>>>>
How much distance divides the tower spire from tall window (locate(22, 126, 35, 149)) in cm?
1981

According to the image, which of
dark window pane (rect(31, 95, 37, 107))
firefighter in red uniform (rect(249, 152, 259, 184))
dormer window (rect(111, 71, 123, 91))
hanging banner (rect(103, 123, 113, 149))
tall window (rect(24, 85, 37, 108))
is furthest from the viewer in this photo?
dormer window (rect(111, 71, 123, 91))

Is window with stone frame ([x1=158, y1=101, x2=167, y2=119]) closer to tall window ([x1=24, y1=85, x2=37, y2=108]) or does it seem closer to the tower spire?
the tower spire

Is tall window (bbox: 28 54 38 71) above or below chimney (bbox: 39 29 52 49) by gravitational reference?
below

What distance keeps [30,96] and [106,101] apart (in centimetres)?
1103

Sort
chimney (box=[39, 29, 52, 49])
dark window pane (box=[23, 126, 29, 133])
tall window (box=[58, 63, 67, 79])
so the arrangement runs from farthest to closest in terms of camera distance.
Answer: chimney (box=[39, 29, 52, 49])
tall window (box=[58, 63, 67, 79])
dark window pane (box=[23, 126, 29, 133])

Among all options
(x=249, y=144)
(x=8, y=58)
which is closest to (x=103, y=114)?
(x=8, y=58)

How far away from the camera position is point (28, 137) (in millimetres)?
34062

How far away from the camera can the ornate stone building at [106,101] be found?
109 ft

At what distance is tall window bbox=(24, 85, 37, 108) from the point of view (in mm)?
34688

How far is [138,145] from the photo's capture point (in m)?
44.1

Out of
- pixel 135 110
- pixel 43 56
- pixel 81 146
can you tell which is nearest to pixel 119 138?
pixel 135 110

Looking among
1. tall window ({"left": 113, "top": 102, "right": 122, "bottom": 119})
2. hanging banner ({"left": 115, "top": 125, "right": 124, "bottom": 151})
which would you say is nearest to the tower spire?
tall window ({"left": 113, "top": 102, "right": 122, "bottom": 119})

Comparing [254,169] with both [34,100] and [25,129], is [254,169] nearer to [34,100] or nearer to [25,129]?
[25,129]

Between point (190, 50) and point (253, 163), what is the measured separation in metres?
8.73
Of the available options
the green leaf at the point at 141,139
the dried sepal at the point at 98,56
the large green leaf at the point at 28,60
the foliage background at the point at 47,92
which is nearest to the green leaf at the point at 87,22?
<<<<
### REQUIREMENTS
Reproduce everything from the line containing "Comparing [254,169] with" down to the end of the records, requests included. Multiply each coordinate and distance in the answers by 1.65 and round it to its original number of decimals, with halves rounded up; the numbers in the requests stay as they are.

### FULL OUTPUT
Comparing [254,169] with both [34,100] and [25,129], is [254,169] nearer to [34,100] or nearer to [25,129]?
[41,213]

Between point (190, 50) and point (253, 163), what is the measured separation in metres?
14.40
Of the available options
the green leaf at the point at 141,139
the dried sepal at the point at 98,56
the large green leaf at the point at 28,60
the foliage background at the point at 47,92
which is nearest to the green leaf at the point at 87,22?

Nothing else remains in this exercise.